|Ph.D Student||Golan Lior|
|Subject||Imaging of Flowing Cells Using Spectrally Encoded Confocal|
|Department||Department of Biomedical Engineering||Supervisor||Professor Dvir Yelin|
|Full Thesis text|
Blood tests characterize the composition of a patient’s blood, providing useful parameters for medical diagnosis. Although blood tests are considered simple and accurate, they require painful extraction of blood, associated with anxiety and infections, and a laboratory procedure which takes time and limits availability. Undoubtedly, a noninvasive blood test providing immediate results to the doctor at the point-of-care could improve the quality of the diagnostic procedure and open up new clinical applications. Optical microscopy techniques could be utilized for this goal, but suffer from the scattering of light by tissue which severely limits imaging depth.
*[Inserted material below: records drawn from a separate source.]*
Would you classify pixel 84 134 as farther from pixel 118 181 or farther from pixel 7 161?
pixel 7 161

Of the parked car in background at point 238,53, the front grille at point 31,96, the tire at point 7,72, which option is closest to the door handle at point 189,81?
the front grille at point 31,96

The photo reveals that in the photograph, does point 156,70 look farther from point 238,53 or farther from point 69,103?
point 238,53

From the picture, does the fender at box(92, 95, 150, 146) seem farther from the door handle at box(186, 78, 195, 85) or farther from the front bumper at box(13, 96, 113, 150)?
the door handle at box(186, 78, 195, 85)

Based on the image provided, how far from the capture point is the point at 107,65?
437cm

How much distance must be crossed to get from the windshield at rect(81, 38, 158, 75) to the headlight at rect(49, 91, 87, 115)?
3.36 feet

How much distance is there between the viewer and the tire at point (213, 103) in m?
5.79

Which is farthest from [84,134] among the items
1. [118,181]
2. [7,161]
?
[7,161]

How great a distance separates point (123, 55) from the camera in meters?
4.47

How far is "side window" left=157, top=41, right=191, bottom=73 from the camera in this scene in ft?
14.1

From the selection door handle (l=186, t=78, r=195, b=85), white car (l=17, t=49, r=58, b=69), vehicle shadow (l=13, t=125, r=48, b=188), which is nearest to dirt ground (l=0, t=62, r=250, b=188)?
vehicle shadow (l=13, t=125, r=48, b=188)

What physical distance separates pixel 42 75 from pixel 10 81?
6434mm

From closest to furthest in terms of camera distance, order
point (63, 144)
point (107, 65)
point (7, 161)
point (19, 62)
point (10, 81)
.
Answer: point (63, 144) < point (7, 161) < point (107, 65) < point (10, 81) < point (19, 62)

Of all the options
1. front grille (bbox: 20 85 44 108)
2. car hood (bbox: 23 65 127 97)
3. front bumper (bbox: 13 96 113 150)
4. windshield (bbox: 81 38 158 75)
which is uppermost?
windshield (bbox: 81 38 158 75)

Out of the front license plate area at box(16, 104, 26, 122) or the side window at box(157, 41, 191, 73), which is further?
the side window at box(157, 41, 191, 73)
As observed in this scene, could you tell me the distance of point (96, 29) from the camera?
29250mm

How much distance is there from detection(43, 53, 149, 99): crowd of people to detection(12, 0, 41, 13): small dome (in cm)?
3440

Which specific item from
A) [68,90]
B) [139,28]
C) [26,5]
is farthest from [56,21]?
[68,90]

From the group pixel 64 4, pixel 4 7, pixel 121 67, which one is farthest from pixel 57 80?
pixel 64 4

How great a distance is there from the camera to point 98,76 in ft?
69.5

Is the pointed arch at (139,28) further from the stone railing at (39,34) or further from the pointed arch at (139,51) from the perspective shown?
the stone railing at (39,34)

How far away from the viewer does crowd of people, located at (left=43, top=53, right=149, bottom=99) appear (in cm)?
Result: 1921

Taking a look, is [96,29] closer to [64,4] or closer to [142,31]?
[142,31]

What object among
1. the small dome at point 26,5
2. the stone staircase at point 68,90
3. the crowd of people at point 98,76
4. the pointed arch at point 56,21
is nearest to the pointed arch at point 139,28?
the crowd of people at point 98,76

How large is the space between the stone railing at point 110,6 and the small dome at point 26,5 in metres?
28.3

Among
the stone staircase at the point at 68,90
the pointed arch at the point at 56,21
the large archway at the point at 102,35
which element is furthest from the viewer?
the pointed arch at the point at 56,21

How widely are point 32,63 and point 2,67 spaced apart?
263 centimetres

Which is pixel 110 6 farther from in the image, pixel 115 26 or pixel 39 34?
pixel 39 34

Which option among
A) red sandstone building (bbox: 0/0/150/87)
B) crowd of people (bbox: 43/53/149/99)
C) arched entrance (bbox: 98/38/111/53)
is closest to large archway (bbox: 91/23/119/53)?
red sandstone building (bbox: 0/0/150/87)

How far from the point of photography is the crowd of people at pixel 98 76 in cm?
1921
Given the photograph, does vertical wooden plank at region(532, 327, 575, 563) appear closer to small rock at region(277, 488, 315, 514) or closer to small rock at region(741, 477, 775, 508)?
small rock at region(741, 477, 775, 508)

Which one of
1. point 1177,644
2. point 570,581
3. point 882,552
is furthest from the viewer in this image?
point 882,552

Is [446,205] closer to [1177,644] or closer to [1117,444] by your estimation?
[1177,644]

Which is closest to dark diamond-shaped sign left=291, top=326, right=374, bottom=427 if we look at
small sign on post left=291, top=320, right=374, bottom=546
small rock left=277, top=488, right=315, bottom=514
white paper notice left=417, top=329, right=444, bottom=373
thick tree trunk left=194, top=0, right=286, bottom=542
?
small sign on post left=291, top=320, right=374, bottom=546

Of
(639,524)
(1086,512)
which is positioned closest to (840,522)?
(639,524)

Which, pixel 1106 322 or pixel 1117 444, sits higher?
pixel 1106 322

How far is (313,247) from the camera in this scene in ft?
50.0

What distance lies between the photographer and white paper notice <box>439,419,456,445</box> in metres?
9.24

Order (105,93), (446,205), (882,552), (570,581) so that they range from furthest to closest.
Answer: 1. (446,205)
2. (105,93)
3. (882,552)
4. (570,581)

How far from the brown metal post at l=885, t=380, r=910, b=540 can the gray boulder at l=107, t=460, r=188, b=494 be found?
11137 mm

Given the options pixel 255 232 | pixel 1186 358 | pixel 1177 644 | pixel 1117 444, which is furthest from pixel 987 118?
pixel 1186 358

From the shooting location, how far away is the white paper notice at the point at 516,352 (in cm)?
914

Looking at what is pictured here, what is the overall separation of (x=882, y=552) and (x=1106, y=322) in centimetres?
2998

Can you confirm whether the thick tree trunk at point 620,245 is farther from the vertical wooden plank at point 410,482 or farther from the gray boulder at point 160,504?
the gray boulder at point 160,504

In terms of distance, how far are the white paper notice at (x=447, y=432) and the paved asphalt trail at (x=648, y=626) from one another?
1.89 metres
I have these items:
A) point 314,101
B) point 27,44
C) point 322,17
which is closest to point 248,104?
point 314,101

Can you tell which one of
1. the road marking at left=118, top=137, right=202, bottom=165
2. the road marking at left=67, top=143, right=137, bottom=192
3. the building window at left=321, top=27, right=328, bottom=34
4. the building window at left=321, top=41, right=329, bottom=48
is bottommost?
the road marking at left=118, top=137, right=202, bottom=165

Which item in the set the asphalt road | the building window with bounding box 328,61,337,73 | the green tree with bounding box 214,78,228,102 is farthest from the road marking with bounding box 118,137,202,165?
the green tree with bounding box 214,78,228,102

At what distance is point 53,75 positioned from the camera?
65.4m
In this work, we have developed an optical microscopy technique termed spectrally encoded flow cytometry (SEFC), which provides subcellular resolution confocal images of blood cells flowing deep under the surface of the human body without any need for fluorescent labeling or mechanical scanning. By utilizing a spectral encoding scheme and the natural movement of the cells during flow, the optical system was made simple and scan-free, with a hand-held probe containing no moving parts, and a remote console containing the near infra-red light source and detector, connected to the probe by flexible optical fibers. SEFC images of flowing red and white blood cells were obtained in 10-50 um diameter capillary vessels 70-100 um under the surface of the lower lip of human volunteers, recording flow phenomena such as cellular deformation and aggregation that were previously visualized only in laboratory animals. Different subtypes of white blood cells could be resolved in the images and subcellular features were identified in flowing cells. A preliminary study in vitro and in vivo showed that hematological parameters such as a patient’s hematocrit and white blood cell count could potentially be calculated from SEFC images.
Additional improvement of the acquisition rate in the SEFC system was introduced by utilizing a swept-source-based interferometric detection concept that enabled imaging of cells flowing at velocities up to 10 mm/s. A portable SEFC system with a compact hand-held probe was also designed, constructed and tested, which would enable clinical experiments outside of the optical laboratory. Future SEFC-based devices could enable noninvasive blood counts with immediate results available to the doctor at the point-of-care.